A separate vote rejected an amendment that would have aligned the bill with federal law protecting religious freedom.
The Maine Senate will consider the bill next, with the committee’s recommendation that it be rejected.
The bill, L.D. 1428, sponsored by Sen. David Burns, R-Whiting, is similar to legislation proposed in other states, and enacted in several.
The proposals are backed by faith organizations that say a 1990 U.S. Supreme Court decision unraveled key protections of the First Amendment. In 1993, President Clinton tried to bring back some of those protections when he signed the Religious Freedom Restoration Act. A second court decision left it up to states to adopt the federal standard.
Burns said his bill, co-sponsored by eight Republicans and one Democrat, would bring Maine closer to the federal law. The bill was supported by the Christian Civic League of Maine, the Roman Catholic Diocese of Portland and other faith organizations, and the Maine Right to Life Committee.
Burns said it would clarify constitutional rights and further compel courts to defend them.
“The courts don’t have clear, concise guidelines to defend (religious freedom),” he said. “This would give them that.”
He said states that have adopted similar laws have not been inundated with lawsuits, as opponents predicted. “I can’t imagine why we’d want to be an outlier on this,” he said.
Rep. Jarrod Crockett, R-Bethel, said the bill could be amended to merely mirror the federal law. “If you’re against the federal law, then vote against this bill,” he said.
On Thursday, lawmakers who voted against the bill said it would complicate religious freedoms that are already protected.
“I believe in religious freedom,” Sen. Linda Valentino, D-Saco. “But I don’t think putting another layer on is going to help people understand what their rights are.”
Rep. Lisa Villa, D-Harrison, said the bill would open up a “Pandora’s box.”
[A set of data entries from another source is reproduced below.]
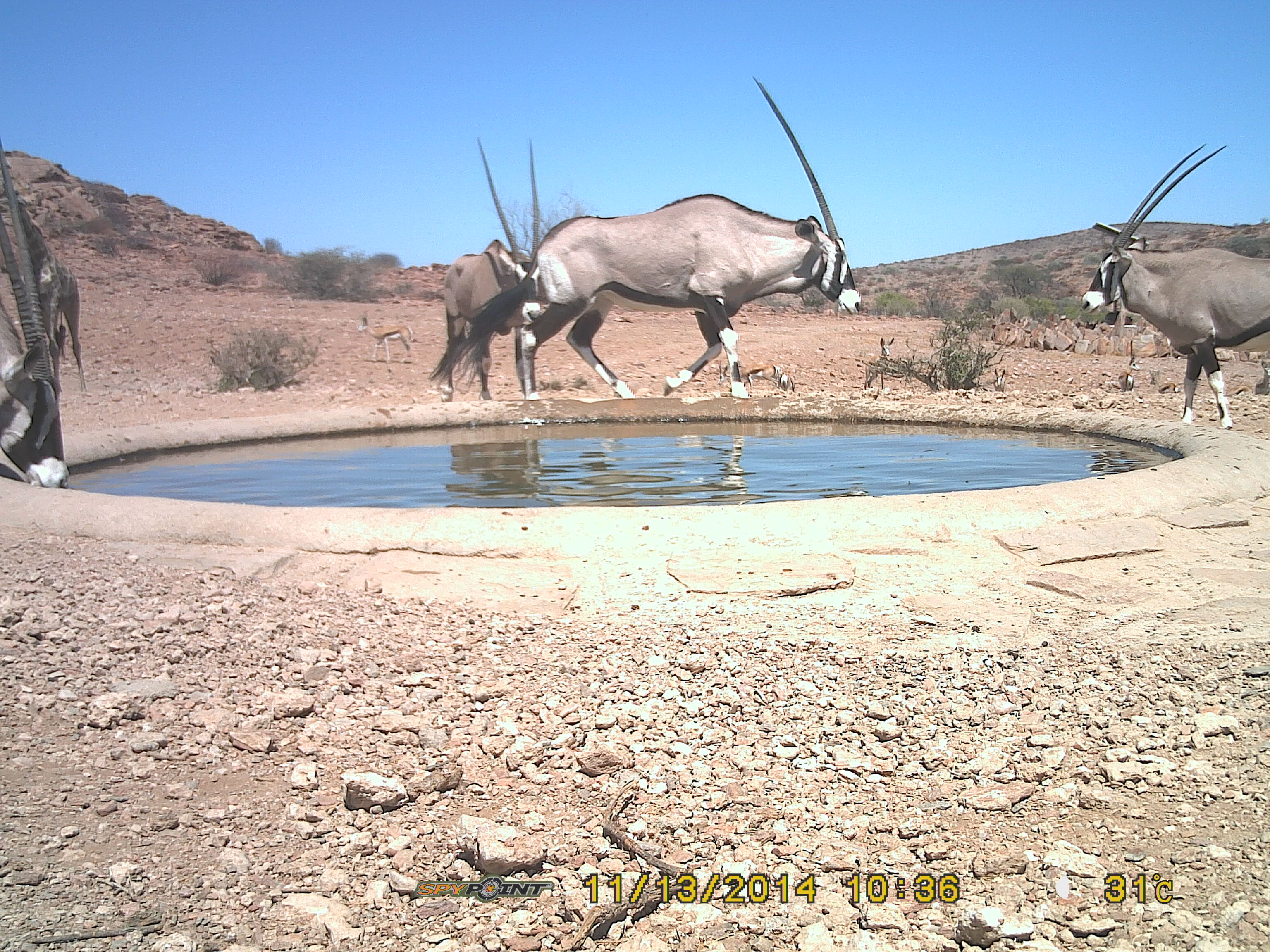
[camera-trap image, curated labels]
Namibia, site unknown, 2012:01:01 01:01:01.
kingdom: Animalia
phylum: Chordata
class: Mammalia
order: Artiodactyla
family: Bovidae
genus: Oryx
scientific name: Oryx gazella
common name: gemsbok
Opponents said the federal Restoration of Religious Freedom Act could face challenges, pending the outcome of a U.S. Supreme Court case that will be heard this year. That case centers on the Affordable Care Act and a dispute over whether certain sized companies can use the federal law to avoid a requirement to offer insurance for birth control and other reproductive health services without a co-pay.
Rep. Matthew Moonen, D-Portland, called the proposal offensive. He said some faith organizations had spent millions of dollars to deny gay couples the right to marry and now were “playing the victim” by claiming that they had been discriminated against based on their religion.
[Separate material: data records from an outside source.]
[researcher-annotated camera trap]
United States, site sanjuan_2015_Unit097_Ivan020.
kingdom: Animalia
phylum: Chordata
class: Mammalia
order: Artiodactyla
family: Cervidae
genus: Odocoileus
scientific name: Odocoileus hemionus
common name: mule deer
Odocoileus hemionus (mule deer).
The Maine Medical Association also opposed the bill. It expressed concern that it would expand so-called conscience provisions that could end up preventing patients from accessing family planning health care and abortion services, and allow medical workers to deny primary care services, prenatal care, treatment for sexually transmitted diseases, blood transfusions or any other service that conflicted with a health provider’s religious views.
Amy Sneirson, executive director of the Maine Human Rights Commission, told lawmakers last week that the bill could nullify the Maine Human Rights Act by prioritizing religious belief over all other rights protected in the Human Rights Act.
Similar bills have been rejected in other states for fear that they could be used to justify refusal of health care and other services.